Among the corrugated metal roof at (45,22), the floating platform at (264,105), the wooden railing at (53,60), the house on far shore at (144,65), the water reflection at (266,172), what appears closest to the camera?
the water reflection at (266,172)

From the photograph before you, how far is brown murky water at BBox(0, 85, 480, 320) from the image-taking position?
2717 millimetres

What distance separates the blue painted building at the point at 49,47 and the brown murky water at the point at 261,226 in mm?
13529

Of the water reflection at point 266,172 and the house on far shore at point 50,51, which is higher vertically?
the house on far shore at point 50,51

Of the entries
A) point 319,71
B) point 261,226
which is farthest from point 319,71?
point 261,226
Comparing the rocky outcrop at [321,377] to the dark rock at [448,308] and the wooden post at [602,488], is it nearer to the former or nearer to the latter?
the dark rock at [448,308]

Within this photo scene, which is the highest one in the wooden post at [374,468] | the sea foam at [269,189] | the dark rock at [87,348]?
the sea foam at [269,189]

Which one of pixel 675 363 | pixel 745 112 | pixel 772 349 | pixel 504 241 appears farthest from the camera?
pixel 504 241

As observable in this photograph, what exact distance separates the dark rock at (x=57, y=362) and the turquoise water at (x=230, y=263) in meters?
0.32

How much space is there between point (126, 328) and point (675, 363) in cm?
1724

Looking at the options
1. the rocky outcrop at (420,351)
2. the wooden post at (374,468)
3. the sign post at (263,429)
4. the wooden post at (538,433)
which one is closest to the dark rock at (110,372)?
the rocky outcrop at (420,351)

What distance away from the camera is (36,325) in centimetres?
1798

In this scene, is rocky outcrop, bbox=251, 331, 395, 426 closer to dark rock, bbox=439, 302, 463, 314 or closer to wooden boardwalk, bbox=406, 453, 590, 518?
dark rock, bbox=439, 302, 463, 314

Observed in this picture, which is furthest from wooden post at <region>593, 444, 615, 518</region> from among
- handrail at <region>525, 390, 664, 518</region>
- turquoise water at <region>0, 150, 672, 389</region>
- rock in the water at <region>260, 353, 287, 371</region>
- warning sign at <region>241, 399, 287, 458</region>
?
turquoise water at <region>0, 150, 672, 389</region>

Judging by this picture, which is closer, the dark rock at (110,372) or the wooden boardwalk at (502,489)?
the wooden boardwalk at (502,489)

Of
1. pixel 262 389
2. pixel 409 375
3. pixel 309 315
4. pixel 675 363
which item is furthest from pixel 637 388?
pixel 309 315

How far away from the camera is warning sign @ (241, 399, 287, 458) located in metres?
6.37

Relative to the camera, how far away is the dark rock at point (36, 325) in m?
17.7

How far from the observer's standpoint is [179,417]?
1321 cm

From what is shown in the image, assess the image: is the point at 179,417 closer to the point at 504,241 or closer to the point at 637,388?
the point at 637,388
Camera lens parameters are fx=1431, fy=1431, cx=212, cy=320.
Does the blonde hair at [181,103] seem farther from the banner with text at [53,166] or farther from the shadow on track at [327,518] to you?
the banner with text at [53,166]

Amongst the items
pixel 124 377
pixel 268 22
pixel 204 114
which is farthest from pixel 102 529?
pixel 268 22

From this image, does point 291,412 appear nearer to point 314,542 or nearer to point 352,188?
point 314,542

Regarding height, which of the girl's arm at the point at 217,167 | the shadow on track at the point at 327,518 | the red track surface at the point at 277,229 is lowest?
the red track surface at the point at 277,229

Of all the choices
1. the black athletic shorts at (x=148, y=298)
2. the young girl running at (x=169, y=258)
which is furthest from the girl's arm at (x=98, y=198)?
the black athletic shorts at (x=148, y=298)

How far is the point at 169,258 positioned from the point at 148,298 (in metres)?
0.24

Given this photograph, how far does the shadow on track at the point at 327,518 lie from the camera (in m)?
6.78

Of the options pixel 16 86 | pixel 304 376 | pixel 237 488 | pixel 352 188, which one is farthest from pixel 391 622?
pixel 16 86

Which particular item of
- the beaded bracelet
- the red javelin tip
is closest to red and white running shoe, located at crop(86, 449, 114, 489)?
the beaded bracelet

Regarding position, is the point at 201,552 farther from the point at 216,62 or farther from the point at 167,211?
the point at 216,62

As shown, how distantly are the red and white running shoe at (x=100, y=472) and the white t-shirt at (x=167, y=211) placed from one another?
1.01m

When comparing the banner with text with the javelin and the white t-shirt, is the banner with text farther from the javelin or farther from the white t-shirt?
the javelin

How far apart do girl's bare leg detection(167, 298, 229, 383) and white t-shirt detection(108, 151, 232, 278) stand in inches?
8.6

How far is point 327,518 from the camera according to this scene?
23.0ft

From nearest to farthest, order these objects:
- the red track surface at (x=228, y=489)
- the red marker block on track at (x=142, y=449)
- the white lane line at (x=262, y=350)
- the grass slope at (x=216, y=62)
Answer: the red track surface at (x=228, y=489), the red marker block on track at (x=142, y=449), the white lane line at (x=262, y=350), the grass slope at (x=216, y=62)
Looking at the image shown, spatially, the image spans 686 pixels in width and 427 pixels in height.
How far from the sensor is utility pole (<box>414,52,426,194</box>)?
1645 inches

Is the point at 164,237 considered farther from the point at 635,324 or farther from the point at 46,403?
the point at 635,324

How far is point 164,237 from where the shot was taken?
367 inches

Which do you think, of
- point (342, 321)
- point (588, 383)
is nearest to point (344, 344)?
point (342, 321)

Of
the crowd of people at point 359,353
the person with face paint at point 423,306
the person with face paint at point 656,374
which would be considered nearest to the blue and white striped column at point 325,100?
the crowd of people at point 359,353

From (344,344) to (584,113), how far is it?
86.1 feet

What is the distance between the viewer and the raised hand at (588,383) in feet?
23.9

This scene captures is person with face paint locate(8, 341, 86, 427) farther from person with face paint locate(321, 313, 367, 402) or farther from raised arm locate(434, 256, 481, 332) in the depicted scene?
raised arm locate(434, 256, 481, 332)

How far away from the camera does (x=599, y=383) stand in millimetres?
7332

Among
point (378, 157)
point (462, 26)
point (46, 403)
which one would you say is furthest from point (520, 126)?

● THE PROBLEM: Return all of the data word for word.

● THE COMPLETED TASK:
Among the corrugated metal roof at (45,22), the floating platform at (264,105), the wooden railing at (53,60), the house on far shore at (144,65), the water reflection at (266,172), what appears closest to the camera?
the water reflection at (266,172)

From the photograph before you, how far is brown murky water at BBox(0, 85, 480, 320) from the image-taking position?
2717 millimetres

What distance separates the blue painted building at the point at 49,47 and the brown murky water at the point at 261,226 in mm?
13529

Of the water reflection at point 266,172 and the house on far shore at point 50,51, which is higher vertically?
the house on far shore at point 50,51

Of the entries
A) point 319,71
B) point 261,226
which is farthest from point 319,71?
point 261,226
Comparing the rocky outcrop at [321,377] to the dark rock at [448,308] and the wooden post at [602,488], is it nearer to the former or nearer to the latter?
the dark rock at [448,308]

Within this photo scene, which is the highest one in the wooden post at [374,468] | the sea foam at [269,189] | the dark rock at [87,348]?
the sea foam at [269,189]

Which one of pixel 675 363 | pixel 745 112 | pixel 772 349 | pixel 504 241 appears farthest from the camera?
pixel 504 241

As observable in this photograph, what exact distance separates the dark rock at (x=57, y=362) and the turquoise water at (x=230, y=263) in meters?
0.32

How much space is there between point (126, 328) and point (675, 363) in cm?
1724

Looking at the options
1. the rocky outcrop at (420,351)
2. the wooden post at (374,468)
3. the sign post at (263,429)
4. the wooden post at (538,433)
which one is closest to the dark rock at (110,372)?
the rocky outcrop at (420,351)

What distance away from the camera is (36,325) in centimetres?
1798

In this scene, is rocky outcrop, bbox=251, 331, 395, 426 closer to dark rock, bbox=439, 302, 463, 314 or closer to wooden boardwalk, bbox=406, 453, 590, 518?
dark rock, bbox=439, 302, 463, 314

Observed in this picture, which is furthest from wooden post at <region>593, 444, 615, 518</region> from among
- handrail at <region>525, 390, 664, 518</region>
- turquoise water at <region>0, 150, 672, 389</region>
- rock in the water at <region>260, 353, 287, 371</region>
- warning sign at <region>241, 399, 287, 458</region>
?
turquoise water at <region>0, 150, 672, 389</region>

Judging by this picture, which is closer, the dark rock at (110,372) or the wooden boardwalk at (502,489)?
the wooden boardwalk at (502,489)

Of
1. pixel 262 389
2. pixel 409 375
3. pixel 309 315
4. pixel 675 363
which item is furthest from pixel 637 388?
pixel 309 315

How far away from the camera is warning sign @ (241, 399, 287, 458) located in metres?
6.37

Relative to the camera, how far away is the dark rock at point (36, 325) in m?
17.7

How far from the observer's standpoint is [179,417]?
1321 cm

From what is shown in the image, assess the image: is the point at 179,417 closer to the point at 504,241 or closer to the point at 637,388?
the point at 637,388
Camera lens parameters are fx=1431, fy=1431, cx=212, cy=320.
Does the blonde hair at [181,103] seem farther from the banner with text at [53,166] or farther from the shadow on track at [327,518] to you?
the banner with text at [53,166]

Amongst the items
pixel 124 377
pixel 268 22
pixel 204 114
which is farthest from pixel 102 529?
pixel 268 22

From this image, does point 291,412 appear nearer to point 314,542 or nearer to point 352,188?
point 314,542

Regarding height, which of the girl's arm at the point at 217,167 | the shadow on track at the point at 327,518 | the red track surface at the point at 277,229 is lowest?
the red track surface at the point at 277,229

Of all the choices
1. the black athletic shorts at (x=148, y=298)
2. the young girl running at (x=169, y=258)
which is furthest from the girl's arm at (x=98, y=198)?
the black athletic shorts at (x=148, y=298)

How far is the point at 169,258 positioned from the point at 148,298 (in metres)?
0.24

Given this photograph, how far does the shadow on track at the point at 327,518 lie from the camera (in m)?
6.78

Of the options pixel 16 86 | pixel 304 376 | pixel 237 488 | pixel 352 188, which one is farthest from pixel 391 622?
pixel 16 86

Which particular item of
- the beaded bracelet
- the red javelin tip
is closest to red and white running shoe, located at crop(86, 449, 114, 489)?
the beaded bracelet

Regarding position, is the point at 201,552 farther from the point at 216,62 or farther from the point at 167,211?
the point at 216,62

As shown, how distantly are the red and white running shoe at (x=100, y=472) and the white t-shirt at (x=167, y=211) placed from one another?
1.01m

When comparing the banner with text with the javelin and the white t-shirt, is the banner with text farther from the javelin or farther from the white t-shirt?
the javelin

How far apart do girl's bare leg detection(167, 298, 229, 383) and white t-shirt detection(108, 151, 232, 278) stand in inches?
8.6

How far is point 327,518 from the camera according to this scene?
23.0ft

From nearest to farthest, order these objects:
- the red track surface at (x=228, y=489)
- the red marker block on track at (x=142, y=449)
- the white lane line at (x=262, y=350)
- the grass slope at (x=216, y=62)
Answer: the red track surface at (x=228, y=489), the red marker block on track at (x=142, y=449), the white lane line at (x=262, y=350), the grass slope at (x=216, y=62)
Looking at the image shown, spatially, the image spans 686 pixels in width and 427 pixels in height.
How far from the sensor is utility pole (<box>414,52,426,194</box>)?
1645 inches

Is the point at 164,237 considered farther from the point at 635,324 or farther from the point at 46,403?
the point at 635,324

How far is point 164,237 from where the shot was taken?
367 inches

Which do you think, of
- point (342, 321)
- point (588, 383)
is nearest to point (344, 344)?
point (342, 321)

Of
the crowd of people at point 359,353
the person with face paint at point 423,306
the person with face paint at point 656,374
which would be considered nearest to the blue and white striped column at point 325,100?
the crowd of people at point 359,353

From (344,344) to (584,113), how far is it?
86.1 feet

What is the distance between the viewer and the raised hand at (588,383) in feet?
23.9

This scene captures is person with face paint locate(8, 341, 86, 427) farther from person with face paint locate(321, 313, 367, 402) or farther from raised arm locate(434, 256, 481, 332) in the depicted scene?
raised arm locate(434, 256, 481, 332)

How far away from the camera does (x=599, y=383) stand in millimetres?
7332

Among
point (378, 157)
point (462, 26)
point (46, 403)
which one would you say is furthest from point (520, 126)?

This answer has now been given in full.